- _DESCRIPTION OF THE TASK_:
Extract each line of the listing below and reproduce it word for word, with no changes.

- _ENTRIES SUPPLIED_:
— BEGIN —
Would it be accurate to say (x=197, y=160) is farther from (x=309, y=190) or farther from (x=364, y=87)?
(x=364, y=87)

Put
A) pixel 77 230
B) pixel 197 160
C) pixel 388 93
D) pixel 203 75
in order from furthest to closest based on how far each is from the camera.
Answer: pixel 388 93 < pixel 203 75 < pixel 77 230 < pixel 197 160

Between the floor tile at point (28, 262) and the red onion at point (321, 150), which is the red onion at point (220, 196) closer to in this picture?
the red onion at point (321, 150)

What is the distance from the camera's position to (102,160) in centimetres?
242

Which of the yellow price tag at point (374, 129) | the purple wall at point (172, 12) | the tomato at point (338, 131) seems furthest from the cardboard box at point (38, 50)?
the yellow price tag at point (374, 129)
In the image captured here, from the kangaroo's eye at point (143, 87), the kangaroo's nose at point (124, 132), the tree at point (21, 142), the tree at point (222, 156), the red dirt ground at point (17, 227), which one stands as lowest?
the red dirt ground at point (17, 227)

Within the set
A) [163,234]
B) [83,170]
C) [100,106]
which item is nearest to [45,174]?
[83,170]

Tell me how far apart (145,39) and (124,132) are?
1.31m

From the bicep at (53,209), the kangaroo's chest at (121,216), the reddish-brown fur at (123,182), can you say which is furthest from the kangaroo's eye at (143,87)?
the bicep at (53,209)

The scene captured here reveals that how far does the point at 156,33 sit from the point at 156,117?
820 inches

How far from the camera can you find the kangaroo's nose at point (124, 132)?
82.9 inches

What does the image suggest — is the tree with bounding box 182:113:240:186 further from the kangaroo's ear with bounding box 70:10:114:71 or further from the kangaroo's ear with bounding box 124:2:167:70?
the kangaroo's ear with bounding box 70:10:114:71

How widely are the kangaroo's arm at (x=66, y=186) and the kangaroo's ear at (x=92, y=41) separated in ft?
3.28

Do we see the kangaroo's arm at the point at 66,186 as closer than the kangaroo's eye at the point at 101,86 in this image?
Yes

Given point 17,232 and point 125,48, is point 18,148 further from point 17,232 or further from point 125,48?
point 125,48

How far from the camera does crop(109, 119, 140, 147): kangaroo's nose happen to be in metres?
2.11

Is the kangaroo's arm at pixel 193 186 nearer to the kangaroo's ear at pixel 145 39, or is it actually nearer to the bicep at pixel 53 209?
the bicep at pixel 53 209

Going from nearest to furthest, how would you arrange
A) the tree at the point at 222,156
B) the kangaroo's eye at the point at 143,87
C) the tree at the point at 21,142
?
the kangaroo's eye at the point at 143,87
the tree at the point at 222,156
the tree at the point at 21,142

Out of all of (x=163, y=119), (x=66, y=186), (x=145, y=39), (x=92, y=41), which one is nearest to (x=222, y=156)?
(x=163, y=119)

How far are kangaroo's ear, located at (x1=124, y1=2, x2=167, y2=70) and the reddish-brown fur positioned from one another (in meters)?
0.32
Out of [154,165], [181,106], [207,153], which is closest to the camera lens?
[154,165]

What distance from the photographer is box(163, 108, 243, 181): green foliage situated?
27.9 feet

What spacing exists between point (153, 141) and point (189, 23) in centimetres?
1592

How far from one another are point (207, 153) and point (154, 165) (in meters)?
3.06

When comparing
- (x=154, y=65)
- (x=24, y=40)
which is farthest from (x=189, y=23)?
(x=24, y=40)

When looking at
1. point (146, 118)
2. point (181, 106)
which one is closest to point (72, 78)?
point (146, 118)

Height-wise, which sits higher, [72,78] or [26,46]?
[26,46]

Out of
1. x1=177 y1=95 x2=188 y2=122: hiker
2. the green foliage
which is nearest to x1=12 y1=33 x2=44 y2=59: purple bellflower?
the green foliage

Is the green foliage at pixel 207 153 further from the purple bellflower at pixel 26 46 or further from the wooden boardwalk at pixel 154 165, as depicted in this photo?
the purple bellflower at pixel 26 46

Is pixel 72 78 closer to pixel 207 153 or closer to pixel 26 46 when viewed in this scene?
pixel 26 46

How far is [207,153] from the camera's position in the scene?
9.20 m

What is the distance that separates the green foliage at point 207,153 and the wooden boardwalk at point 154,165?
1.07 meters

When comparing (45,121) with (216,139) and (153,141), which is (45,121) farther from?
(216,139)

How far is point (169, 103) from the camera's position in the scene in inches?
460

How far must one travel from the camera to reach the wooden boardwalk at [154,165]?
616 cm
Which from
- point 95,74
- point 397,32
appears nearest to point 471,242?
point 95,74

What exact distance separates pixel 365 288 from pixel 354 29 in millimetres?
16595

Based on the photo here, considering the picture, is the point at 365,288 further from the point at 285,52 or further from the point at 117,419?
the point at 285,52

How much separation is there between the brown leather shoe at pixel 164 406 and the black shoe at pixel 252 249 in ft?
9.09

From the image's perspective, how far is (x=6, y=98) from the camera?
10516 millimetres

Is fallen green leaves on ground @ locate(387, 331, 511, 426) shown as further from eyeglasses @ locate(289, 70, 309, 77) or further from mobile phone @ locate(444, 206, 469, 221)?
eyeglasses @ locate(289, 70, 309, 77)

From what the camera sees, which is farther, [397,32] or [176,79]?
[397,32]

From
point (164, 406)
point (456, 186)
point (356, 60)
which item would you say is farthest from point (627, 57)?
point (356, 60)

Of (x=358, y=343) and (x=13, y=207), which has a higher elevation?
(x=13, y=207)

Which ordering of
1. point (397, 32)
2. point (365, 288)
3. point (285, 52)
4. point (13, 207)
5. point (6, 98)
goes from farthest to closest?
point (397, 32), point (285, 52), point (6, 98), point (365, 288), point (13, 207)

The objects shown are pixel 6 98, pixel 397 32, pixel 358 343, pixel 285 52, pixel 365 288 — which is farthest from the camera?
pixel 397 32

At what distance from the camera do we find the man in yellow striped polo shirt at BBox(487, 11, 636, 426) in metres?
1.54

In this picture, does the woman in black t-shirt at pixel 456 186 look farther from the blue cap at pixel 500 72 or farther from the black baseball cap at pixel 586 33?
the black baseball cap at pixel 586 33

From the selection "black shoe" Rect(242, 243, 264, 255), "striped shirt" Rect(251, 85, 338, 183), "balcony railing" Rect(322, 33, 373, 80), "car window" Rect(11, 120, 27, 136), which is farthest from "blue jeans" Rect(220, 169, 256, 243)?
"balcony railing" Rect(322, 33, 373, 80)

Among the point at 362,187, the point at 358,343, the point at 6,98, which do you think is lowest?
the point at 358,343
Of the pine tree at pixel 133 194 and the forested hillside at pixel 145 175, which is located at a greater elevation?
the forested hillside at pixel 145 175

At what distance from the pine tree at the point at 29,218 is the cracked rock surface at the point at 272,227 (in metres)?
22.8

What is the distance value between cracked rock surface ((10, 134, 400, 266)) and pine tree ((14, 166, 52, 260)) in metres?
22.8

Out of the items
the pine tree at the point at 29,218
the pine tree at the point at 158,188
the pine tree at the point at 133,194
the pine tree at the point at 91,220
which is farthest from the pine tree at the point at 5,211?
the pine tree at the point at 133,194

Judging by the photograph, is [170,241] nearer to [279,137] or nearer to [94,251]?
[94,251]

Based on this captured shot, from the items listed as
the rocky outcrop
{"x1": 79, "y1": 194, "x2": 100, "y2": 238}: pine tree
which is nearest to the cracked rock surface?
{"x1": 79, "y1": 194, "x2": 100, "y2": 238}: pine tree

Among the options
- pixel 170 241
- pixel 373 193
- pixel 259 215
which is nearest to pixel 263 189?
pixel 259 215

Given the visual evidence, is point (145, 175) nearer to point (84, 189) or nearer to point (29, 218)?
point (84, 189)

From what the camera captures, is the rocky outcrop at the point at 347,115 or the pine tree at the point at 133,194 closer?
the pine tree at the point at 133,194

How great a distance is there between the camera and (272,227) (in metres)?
— END —
- _OUTPUT OF THE TASK_:
Would it be accurate to say (x=197, y=160) is farther from (x=309, y=190) or farther from (x=364, y=87)?
(x=364, y=87)

Put
A) pixel 77 230
B) pixel 197 160
C) pixel 388 93
D) pixel 203 75
in order from furthest to closest based on how far each is from the camera.
Answer: pixel 388 93 < pixel 203 75 < pixel 77 230 < pixel 197 160

Between the floor tile at point (28, 262) and the red onion at point (321, 150), which is the red onion at point (220, 196) closer to in this picture?
the red onion at point (321, 150)

What is the distance from the camera's position to (102,160) in centimetres?
242

Which of the yellow price tag at point (374, 129) | the purple wall at point (172, 12) | the tomato at point (338, 131) seems furthest from the cardboard box at point (38, 50)?
the yellow price tag at point (374, 129)
In the image captured here, from the kangaroo's eye at point (143, 87), the kangaroo's nose at point (124, 132), the tree at point (21, 142), the tree at point (222, 156), the red dirt ground at point (17, 227), which one stands as lowest?
the red dirt ground at point (17, 227)

Within the set
A) [163,234]
B) [83,170]
C) [100,106]
which item is nearest to [45,174]?
[83,170]

Tell me how far apart (145,39) and (124,132) are?
1.31m

From the bicep at (53,209), the kangaroo's chest at (121,216), the reddish-brown fur at (123,182), can you say which is furthest from the kangaroo's eye at (143,87)?
the bicep at (53,209)

The scene captured here reveals that how far does the point at 156,33 sit from the point at 156,117?
820 inches

How far from the camera can you find the kangaroo's nose at point (124, 132)?
82.9 inches

What does the image suggest — is the tree with bounding box 182:113:240:186 further from the kangaroo's ear with bounding box 70:10:114:71 or further from the kangaroo's ear with bounding box 124:2:167:70?
the kangaroo's ear with bounding box 70:10:114:71

How widely are the kangaroo's arm at (x=66, y=186) and the kangaroo's ear at (x=92, y=41) separated in ft?
3.28

Do we see the kangaroo's arm at the point at 66,186 as closer than the kangaroo's eye at the point at 101,86 in this image?
Yes

Given point 17,232 and point 125,48, is point 18,148 further from point 17,232 or further from point 125,48?
point 125,48

How far from the camera does crop(109, 119, 140, 147): kangaroo's nose happen to be in metres?
2.11

Is the kangaroo's arm at pixel 193 186 nearer to the kangaroo's ear at pixel 145 39, or is it actually nearer to the bicep at pixel 53 209?
the bicep at pixel 53 209

Going from nearest to furthest, how would you arrange
A) the tree at the point at 222,156
B) the kangaroo's eye at the point at 143,87
C) the tree at the point at 21,142
?
the kangaroo's eye at the point at 143,87
the tree at the point at 222,156
the tree at the point at 21,142

Out of all of (x=163, y=119), (x=66, y=186), (x=145, y=39), (x=92, y=41), which one is nearest to (x=222, y=156)?
(x=163, y=119)

How far are kangaroo's ear, located at (x1=124, y1=2, x2=167, y2=70) and the reddish-brown fur positioned from one another (in meters)?
0.32
Out of [154,165], [181,106], [207,153], which is closest to the camera lens?
[154,165]

What distance from the photographer is box(163, 108, 243, 181): green foliage situated?
27.9 feet

What spacing exists between point (153, 141) and point (189, 23) in centimetres?
1592

How far from one another are point (207, 153) and point (154, 165) (in meters)?
3.06

When comparing
- (x=154, y=65)
- (x=24, y=40)
which is farthest from (x=189, y=23)?
(x=24, y=40)

When looking at
1. point (146, 118)
2. point (181, 106)
which one is closest to point (72, 78)?
point (146, 118)

Height-wise, which sits higher, [72,78] or [26,46]?
[26,46]

Out of
1. x1=177 y1=95 x2=188 y2=122: hiker
2. the green foliage
which is nearest to x1=12 y1=33 x2=44 y2=59: purple bellflower?
the green foliage

Is the green foliage at pixel 207 153 further from the purple bellflower at pixel 26 46 or further from the wooden boardwalk at pixel 154 165, as depicted in this photo?
the purple bellflower at pixel 26 46

Is pixel 72 78 closer to pixel 207 153 or closer to pixel 26 46 when viewed in this scene?
pixel 26 46

How far is [207,153] from the camera's position in the scene?
9.20 m

What is the distance that separates the green foliage at point 207,153 and the wooden boardwalk at point 154,165?
1.07 meters

When comparing (45,121) with (216,139) and (153,141), which is (45,121) farther from?
(216,139)

How far is point (169, 103) from the camera's position in the scene in inches?
460

How far must one travel from the camera to reach the wooden boardwalk at [154,165]?
616 cm
Which from
- point 95,74
- point 397,32
appears nearest to point 471,242?
point 95,74

What exact distance separates pixel 365 288 from pixel 354 29 in millimetres?
16595

Based on the photo here, considering the picture, is the point at 365,288 further from the point at 285,52 or further from the point at 117,419?
the point at 285,52

How much separation is there between the brown leather shoe at pixel 164 406 and the black shoe at pixel 252 249 in ft?
9.09

From the image's perspective, how far is (x=6, y=98) from the camera?
10516 millimetres

Is fallen green leaves on ground @ locate(387, 331, 511, 426) shown as further from eyeglasses @ locate(289, 70, 309, 77) or further from mobile phone @ locate(444, 206, 469, 221)?
eyeglasses @ locate(289, 70, 309, 77)

From what the camera sees, which is farther, [397,32] or [176,79]?
[397,32]

From
point (164, 406)
point (456, 186)
point (356, 60)
which item would you say is farthest from point (627, 57)?
point (356, 60)

Of (x=358, y=343) and (x=13, y=207), which has a higher elevation?
(x=13, y=207)

Which ordering of
1. point (397, 32)
2. point (365, 288)
3. point (285, 52)
4. point (13, 207)
5. point (6, 98)
goes from farthest to closest?
point (397, 32), point (285, 52), point (6, 98), point (365, 288), point (13, 207)

The objects shown are pixel 6 98, pixel 397 32, pixel 358 343, pixel 285 52, pixel 365 288 — which is farthest from the camera?
pixel 397 32

At what distance from the camera do we find the man in yellow striped polo shirt at BBox(487, 11, 636, 426) in metres?
1.54

In this picture, does the woman in black t-shirt at pixel 456 186 look farther from the blue cap at pixel 500 72 or farther from the black baseball cap at pixel 586 33?
the black baseball cap at pixel 586 33

From the selection "black shoe" Rect(242, 243, 264, 255), "striped shirt" Rect(251, 85, 338, 183), "balcony railing" Rect(322, 33, 373, 80), "car window" Rect(11, 120, 27, 136), which is farthest from "blue jeans" Rect(220, 169, 256, 243)?
"balcony railing" Rect(322, 33, 373, 80)

Among the point at 362,187, the point at 358,343, the point at 6,98, which do you think is lowest?
the point at 358,343
Of the pine tree at pixel 133 194 and the forested hillside at pixel 145 175, which is located at a greater elevation?
the forested hillside at pixel 145 175

At what distance from the pine tree at the point at 29,218 is the cracked rock surface at the point at 272,227 (in metres)?
22.8

What is the distance value between cracked rock surface ((10, 134, 400, 266)) and pine tree ((14, 166, 52, 260)) in metres?
22.8

Out of the items
the pine tree at the point at 29,218
the pine tree at the point at 158,188
the pine tree at the point at 133,194
the pine tree at the point at 91,220
which is farthest from the pine tree at the point at 5,211?
the pine tree at the point at 133,194

Judging by the photograph, is [170,241] nearer to [279,137] or nearer to [94,251]?
[94,251]

Based on this captured shot, from the items listed as
the rocky outcrop
{"x1": 79, "y1": 194, "x2": 100, "y2": 238}: pine tree
which is nearest to the cracked rock surface?
{"x1": 79, "y1": 194, "x2": 100, "y2": 238}: pine tree

Among the options
- pixel 170 241
- pixel 373 193
- pixel 259 215
which is nearest to pixel 263 189?
pixel 259 215

Given the visual evidence, is point (145, 175) nearer to point (84, 189) or nearer to point (29, 218)?
point (84, 189)

From what the camera captures, is the rocky outcrop at the point at 347,115 or the pine tree at the point at 133,194 closer?
the pine tree at the point at 133,194

How great a distance is there between the camera and (272,227) (in metres)?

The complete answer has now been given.